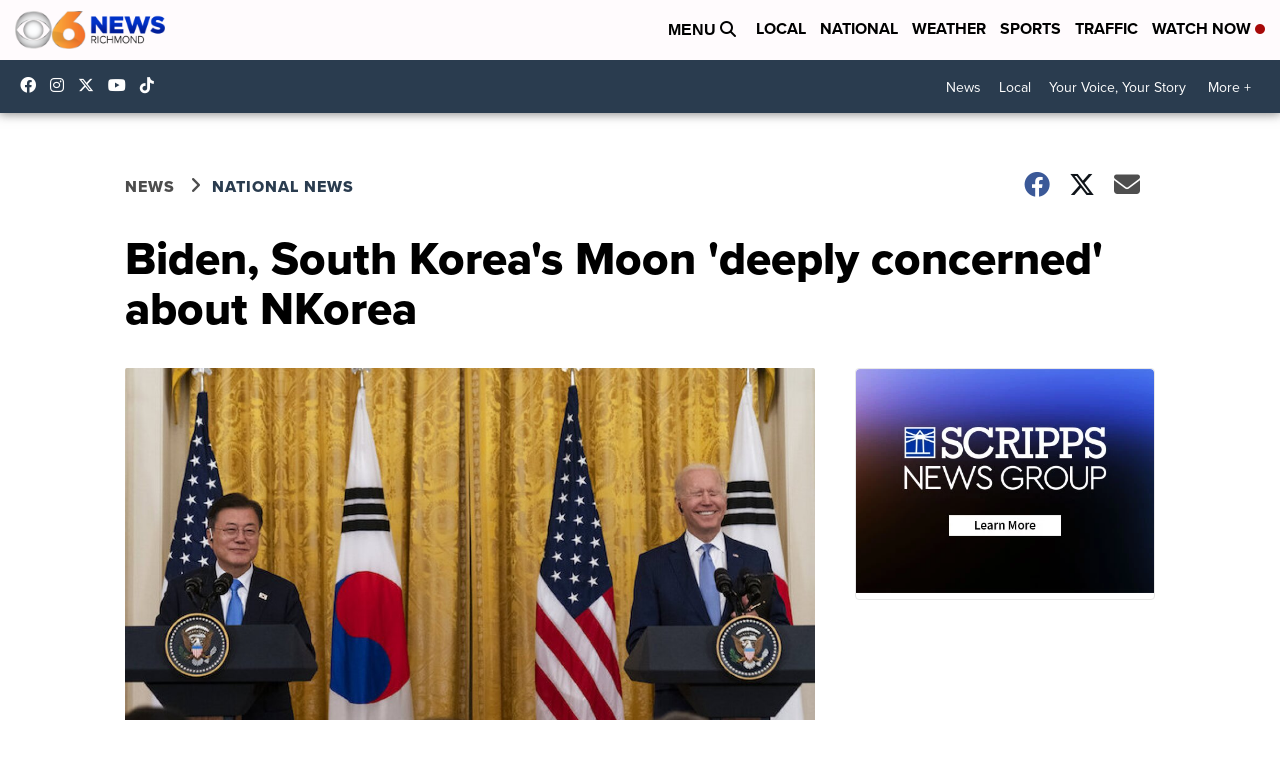

--- FILE ---
content_type: application/javascript; charset=utf-8
request_url: https://fundingchoicesmessages.google.com/f/AGSKWxXwOO_k57ZXvUrZyl0RZEe1pPrWdOq1B2j11BhXUL2feXfqpzwSSmzqCudQh2wlK0mx43DfaEvN0sqdrnIxRdU66rUjHVAhvpn2pAGBfF6l8HqAeybo7_ufmoRZGZDurlG3AuGpp0qWC6sLly7TIQwk5BNMReqClDolOQMS9Z9sUQ4GxTJ2bbAOxI1N/_/760x120./z-ads./adframecommon./ad/card-=160x600&
body_size: -1292
content:
window['569d816c-9541-4716-a31d-74b1684eafb1'] = true;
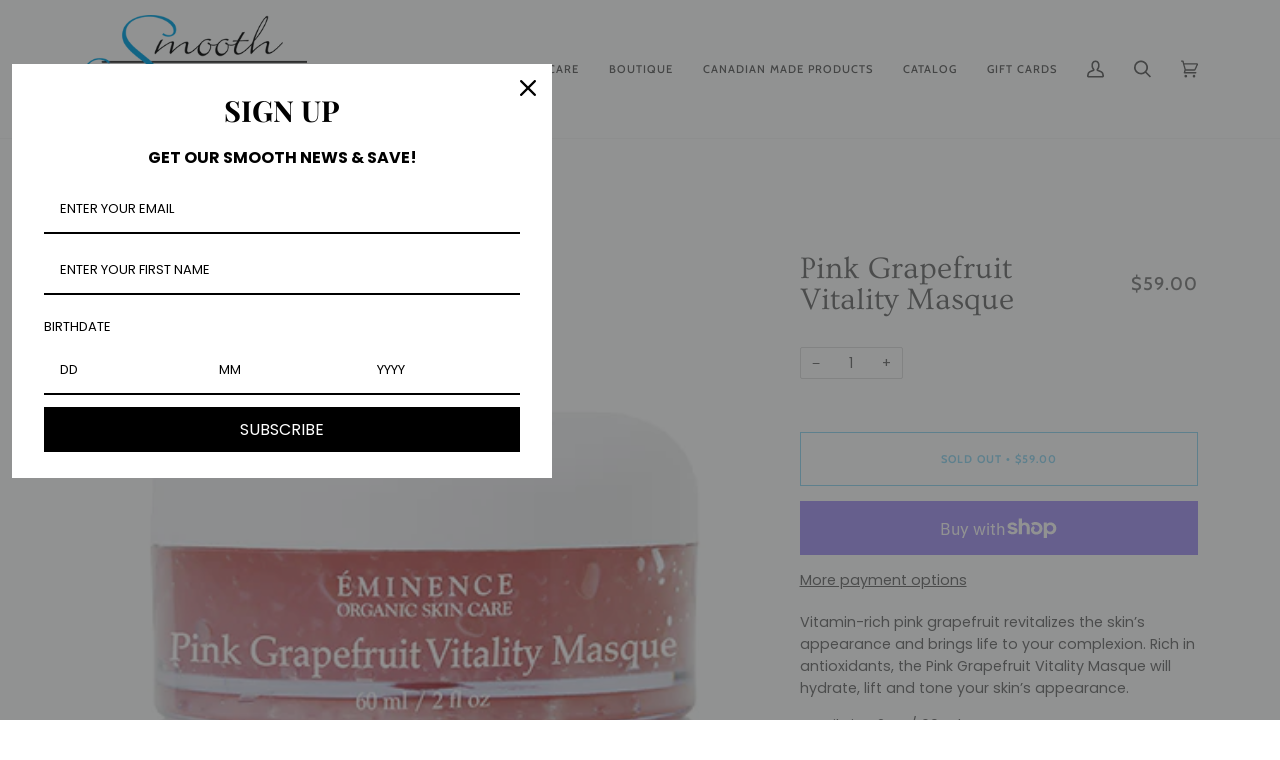

--- FILE ---
content_type: text/css
request_url: https://shop.smoothsolutions.ca/cdn/shop/t/4/assets/font-settings.css?v=15193218595464008561759332020
body_size: 394
content:
@font-face{font-family:Ovo;font-weight:400;font-style:normal;font-display:swap;src:url(//shop.smoothsolutions.ca/cdn/fonts/ovo/ovo_n4.cbcdfe6a371e62394cce345894111238d5c755fe.woff2?h1=c21vb3Roc29sdXRpb25zLmNh&h2=c21vb3Roc29sdXRpb25zLmFjY291bnQubXlzaG9waWZ5LmNvbQ&hmac=d7707985b7d26bce30f45247db19e2dbc44f07c82459ce7665a081831c1a47c3) format("woff2"),url(//shop.smoothsolutions.ca/cdn/fonts/ovo/ovo_n4.45d7366896f09aaf8686b8a5de287b8fbe74e5ee.woff?h1=c21vb3Roc29sdXRpb25zLmNh&h2=c21vb3Roc29sdXRpb25zLmFjY291bnQubXlzaG9waWZ5LmNvbQ&hmac=981263b19f21165d14872a11862e2d85fb526f018554c1c6f9a7aadf7b54a962) format("woff")}@font-face{font-family:Poppins;font-weight:400;font-style:normal;font-display:swap;src:url(//shop.smoothsolutions.ca/cdn/fonts/poppins/poppins_n4.0ba78fa5af9b0e1a374041b3ceaadf0a43b41362.woff2?h1=c21vb3Roc29sdXRpb25zLmNh&h2=c21vb3Roc29sdXRpb25zLmFjY291bnQubXlzaG9waWZ5LmNvbQ&hmac=dcac203d8c706a337a5288f44342138a7858b1018539534ab0c165ea6db54dd2) format("woff2"),url(//shop.smoothsolutions.ca/cdn/fonts/poppins/poppins_n4.214741a72ff2596839fc9760ee7a770386cf16ca.woff?h1=c21vb3Roc29sdXRpb25zLmNh&h2=c21vb3Roc29sdXRpb25zLmFjY291bnQubXlzaG9waWZ5LmNvbQ&hmac=b5ceeffefcc1b9796644e9c3383d134cb3b7378df3df932febcf03e37956bc5d) format("woff")}@font-face{font-family:Cabin;font-weight:500;font-style:normal;font-display:swap;src:url(//shop.smoothsolutions.ca/cdn/fonts/cabin/cabin_n5.0250ac238cfbbff14d3c16fcc89f227ca95d5c6f.woff2?h1=c21vb3Roc29sdXRpb25zLmNh&h2=c21vb3Roc29sdXRpb25zLmFjY291bnQubXlzaG9waWZ5LmNvbQ&hmac=27bbd835520be06c282e9dae1ab7f618c1f5a531f6ba970611f4305fee59a52f) format("woff2"),url(//shop.smoothsolutions.ca/cdn/fonts/cabin/cabin_n5.46470cf25a90d766aece73a31a42bfd8ef7a470b.woff?h1=c21vb3Roc29sdXRpb25zLmNh&h2=c21vb3Roc29sdXRpb25zLmFjY291bnQubXlzaG9waWZ5LmNvbQ&hmac=c2c1e109537849c1e5e172527467a41d6b3883c3ccdb75db58ffb90df8a888bf) format("woff")}@font-face{font-family:Cabin;font-weight:700;font-style:normal;font-display:swap;src:url(//shop.smoothsolutions.ca/cdn/fonts/cabin/cabin_n7.255204a342bfdbc9ae2017bd4e6a90f8dbb2f561.woff2?h1=c21vb3Roc29sdXRpb25zLmNh&h2=c21vb3Roc29sdXRpb25zLmFjY291bnQubXlzaG9waWZ5LmNvbQ&hmac=51f4ca5542e6b47c0b4f19935eb3b62921fcad5688a1623b284e4d5fb9186618) format("woff2"),url(//shop.smoothsolutions.ca/cdn/fonts/cabin/cabin_n7.e2afa22a0d0f4b64da3569c990897429d40ff5c0.woff?h1=c21vb3Roc29sdXRpb25zLmNh&h2=c21vb3Roc29sdXRpb25zLmFjY291bnQubXlzaG9waWZ5LmNvbQ&hmac=4c62db17bb22409132871d485fa40ec63f47a2235845ba5abcbe68153f1a7ff9) format("woff")}@font-face{font-family:Poppins;font-weight:700;font-style:normal;font-display:swap;src:url(//shop.smoothsolutions.ca/cdn/fonts/poppins/poppins_n7.56758dcf284489feb014a026f3727f2f20a54626.woff2?h1=c21vb3Roc29sdXRpb25zLmNh&h2=c21vb3Roc29sdXRpb25zLmFjY291bnQubXlzaG9waWZ5LmNvbQ&hmac=855c09c523c84969a0f6e4d2bb5fdd383075d4400fa6d2bbf3114a82a2c93778) format("woff2"),url(//shop.smoothsolutions.ca/cdn/fonts/poppins/poppins_n7.f34f55d9b3d3205d2cd6f64955ff4b36f0cfd8da.woff?h1=c21vb3Roc29sdXRpb25zLmNh&h2=c21vb3Roc29sdXRpb25zLmFjY291bnQubXlzaG9waWZ5LmNvbQ&hmac=c88d034d4d3be4793ff393f764edd9279434445e8e7c5727eff1d485dc10f2af) format("woff")}@font-face{font-family:Poppins;font-weight:400;font-style:italic;font-display:swap;src:url(//shop.smoothsolutions.ca/cdn/fonts/poppins/poppins_i4.846ad1e22474f856bd6b81ba4585a60799a9f5d2.woff2?h1=c21vb3Roc29sdXRpb25zLmNh&h2=c21vb3Roc29sdXRpb25zLmFjY291bnQubXlzaG9waWZ5LmNvbQ&hmac=1318204b9dd510f27bac2b0ea6ae195371939c33c854548e676cd9263fc08135) format("woff2"),url(//shop.smoothsolutions.ca/cdn/fonts/poppins/poppins_i4.56b43284e8b52fc64c1fd271f289a39e8477e9ec.woff?h1=c21vb3Roc29sdXRpb25zLmNh&h2=c21vb3Roc29sdXRpb25zLmFjY291bnQubXlzaG9waWZ5LmNvbQ&hmac=770a5bec6733c85b03da2ea30122886b059cdef4c9939e7b3ddadfa68c8b8331) format("woff")}@font-face{font-family:Poppins;font-weight:700;font-style:italic;font-display:swap;src:url(//shop.smoothsolutions.ca/cdn/fonts/poppins/poppins_i7.42fd71da11e9d101e1e6c7932199f925f9eea42d.woff2?h1=c21vb3Roc29sdXRpb25zLmNh&h2=c21vb3Roc29sdXRpb25zLmFjY291bnQubXlzaG9waWZ5LmNvbQ&hmac=8728b1e8f22356342855cbf2c009b4f329615810d071ba52443bbd8959ca6a8c) format("woff2"),url(//shop.smoothsolutions.ca/cdn/fonts/poppins/poppins_i7.ec8499dbd7616004e21155106d13837fff4cf556.woff?h1=c21vb3Roc29sdXRpb25zLmNh&h2=c21vb3Roc29sdXRpb25zLmFjY291bnQubXlzaG9waWZ5LmNvbQ&hmac=04da90f28606440120357afb072b49890821cc6aff918e76652c1d22a268fe30) format("woff")}
/*# sourceMappingURL=/cdn/shop/t/4/assets/font-settings.css.map?v=15193218595464008561759332020 */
================
Every record above must be given again exactly; drop the pictures.

WRITTEN REPLY:
--- FILE ---
content_type: application/javascript; charset=utf-8
request_url: https://fundingchoicesmessages.google.com/f/AGSKWxXwOO_k57ZXvUrZyl0RZEe1pPrWdOq1B2j11BhXUL2feXfqpzwSSmzqCudQh2wlK0mx43DfaEvN0sqdrnIxRdU66rUjHVAhvpn2pAGBfF6l8HqAeybo7_ufmoRZGZDurlG3AuGpp0qWC6sLly7TIQwk5BNMReqClDolOQMS9Z9sUQ4GxTJ2bbAOxI1N/_/760x120./z-ads./adframecommon./ad/card-=160x600&
body_size: -1292
content:
window['569d816c-9541-4716-a31d-74b1684eafb1'] = true;

--- FILE ---
content_type: text/css
request_url: https://shop.smoothsolutions.ca/cdn/shop/t/4/assets/font-settings.css?v=15193218595464008561759332020
body_size: 394
content:
@font-face{font-family:Ovo;font-weight:400;font-style:normal;font-display:swap;src:url(//shop.smoothsolutions.ca/cdn/fonts/ovo/ovo_n4.cbcdfe6a371e62394cce345894111238d5c755fe.woff2?h1=c21vb3Roc29sdXRpb25zLmNh&h2=c21vb3Roc29sdXRpb25zLmFjY291bnQubXlzaG9waWZ5LmNvbQ&hmac=d7707985b7d26bce30f45247db19e2dbc44f07c82459ce7665a081831c1a47c3) format("woff2"),url(//shop.smoothsolutions.ca/cdn/fonts/ovo/ovo_n4.45d7366896f09aaf8686b8a5de287b8fbe74e5ee.woff?h1=c21vb3Roc29sdXRpb25zLmNh&h2=c21vb3Roc29sdXRpb25zLmFjY291bnQubXlzaG9waWZ5LmNvbQ&hmac=981263b19f21165d14872a11862e2d85fb526f018554c1c6f9a7aadf7b54a962) format("woff")}@font-face{font-family:Poppins;font-weight:400;font-style:normal;font-display:swap;src:url(//shop.smoothsolutions.ca/cdn/fonts/poppins/poppins_n4.0ba78fa5af9b0e1a374041b3ceaadf0a43b41362.woff2?h1=c21vb3Roc29sdXRpb25zLmNh&h2=c21vb3Roc29sdXRpb25zLmFjY291bnQubXlzaG9waWZ5LmNvbQ&hmac=dcac203d8c706a337a5288f44342138a7858b1018539534ab0c165ea6db54dd2) format("woff2"),url(//shop.smoothsolutions.ca/cdn/fonts/poppins/poppins_n4.214741a72ff2596839fc9760ee7a770386cf16ca.woff?h1=c21vb3Roc29sdXRpb25zLmNh&h2=c21vb3Roc29sdXRpb25zLmFjY291bnQubXlzaG9waWZ5LmNvbQ&hmac=b5ceeffefcc1b9796644e9c3383d134cb3b7378df3df932febcf03e37956bc5d) format("woff")}@font-face{font-family:Cabin;font-weight:500;font-style:normal;font-display:swap;src:url(//shop.smoothsolutions.ca/cdn/fonts/cabin/cabin_n5.0250ac238cfbbff14d3c16fcc89f227ca95d5c6f.woff2?h1=c21vb3Roc29sdXRpb25zLmNh&h2=c21vb3Roc29sdXRpb25zLmFjY291bnQubXlzaG9waWZ5LmNvbQ&hmac=27bbd835520be06c282e9dae1ab7f618c1f5a531f6ba970611f4305fee59a52f) format("woff2"),url(//shop.smoothsolutions.ca/cdn/fonts/cabin/cabin_n5.46470cf25a90d766aece73a31a42bfd8ef7a470b.woff?h1=c21vb3Roc29sdXRpb25zLmNh&h2=c21vb3Roc29sdXRpb25zLmFjY291bnQubXlzaG9waWZ5LmNvbQ&hmac=c2c1e109537849c1e5e172527467a41d6b3883c3ccdb75db58ffb90df8a888bf) format("woff")}@font-face{font-family:Cabin;font-weight:700;font-style:normal;font-display:swap;src:url(//shop.smoothsolutions.ca/cdn/fonts/cabin/cabin_n7.255204a342bfdbc9ae2017bd4e6a90f8dbb2f561.woff2?h1=c21vb3Roc29sdXRpb25zLmNh&h2=c21vb3Roc29sdXRpb25zLmFjY291bnQubXlzaG9waWZ5LmNvbQ&hmac=51f4ca5542e6b47c0b4f19935eb3b62921fcad5688a1623b284e4d5fb9186618) format("woff2"),url(//shop.smoothsolutions.ca/cdn/fonts/cabin/cabin_n7.e2afa22a0d0f4b64da3569c990897429d40ff5c0.woff?h1=c21vb3Roc29sdXRpb25zLmNh&h2=c21vb3Roc29sdXRpb25zLmFjY291bnQubXlzaG9waWZ5LmNvbQ&hmac=4c62db17bb22409132871d485fa40ec63f47a2235845ba5abcbe68153f1a7ff9) format("woff")}@font-face{font-family:Poppins;font-weight:700;font-style:normal;font-display:swap;src:url(//shop.smoothsolutions.ca/cdn/fonts/poppins/poppins_n7.56758dcf284489feb014a026f3727f2f20a54626.woff2?h1=c21vb3Roc29sdXRpb25zLmNh&h2=c21vb3Roc29sdXRpb25zLmFjY291bnQubXlzaG9waWZ5LmNvbQ&hmac=855c09c523c84969a0f6e4d2bb5fdd383075d4400fa6d2bbf3114a82a2c93778) format("woff2"),url(//shop.smoothsolutions.ca/cdn/fonts/poppins/poppins_n7.f34f55d9b3d3205d2cd6f64955ff4b36f0cfd8da.woff?h1=c21vb3Roc29sdXRpb25zLmNh&h2=c21vb3Roc29sdXRpb25zLmFjY291bnQubXlzaG9waWZ5LmNvbQ&hmac=c88d034d4d3be4793ff393f764edd9279434445e8e7c5727eff1d485dc10f2af) format("woff")}@font-face{font-family:Poppins;font-weight:400;font-style:italic;font-display:swap;src:url(//shop.smoothsolutions.ca/cdn/fonts/poppins/poppins_i4.846ad1e22474f856bd6b81ba4585a60799a9f5d2.woff2?h1=c21vb3Roc29sdXRpb25zLmNh&h2=c21vb3Roc29sdXRpb25zLmFjY291bnQubXlzaG9waWZ5LmNvbQ&hmac=1318204b9dd510f27bac2b0ea6ae195371939c33c854548e676cd9263fc08135) format("woff2"),url(//shop.smoothsolutions.ca/cdn/fonts/poppins/poppins_i4.56b43284e8b52fc64c1fd271f289a39e8477e9ec.woff?h1=c21vb3Roc29sdXRpb25zLmNh&h2=c21vb3Roc29sdXRpb25zLmFjY291bnQubXlzaG9waWZ5LmNvbQ&hmac=770a5bec6733c85b03da2ea30122886b059cdef4c9939e7b3ddadfa68c8b8331) format("woff")}@font-face{font-family:Poppins;font-weight:700;font-style:italic;font-display:swap;src:url(//shop.smoothsolutions.ca/cdn/fonts/poppins/poppins_i7.42fd71da11e9d101e1e6c7932199f925f9eea42d.woff2?h1=c21vb3Roc29sdXRpb25zLmNh&h2=c21vb3Roc29sdXRpb25zLmFjY291bnQubXlzaG9waWZ5LmNvbQ&hmac=8728b1e8f22356342855cbf2c009b4f329615810d071ba52443bbd8959ca6a8c) format("woff2"),url(//shop.smoothsolutions.ca/cdn/fonts/poppins/poppins_i7.ec8499dbd7616004e21155106d13837fff4cf556.woff?h1=c21vb3Roc29sdXRpb25zLmNh&h2=c21vb3Roc29sdXRpb25zLmFjY291bnQubXlzaG9waWZ5LmNvbQ&hmac=04da90f28606440120357afb072b49890821cc6aff918e76652c1d22a268fe30) format("woff")}
/*# sourceMappingURL=/cdn/shop/t/4/assets/font-settings.css.map?v=15193218595464008561759332020 */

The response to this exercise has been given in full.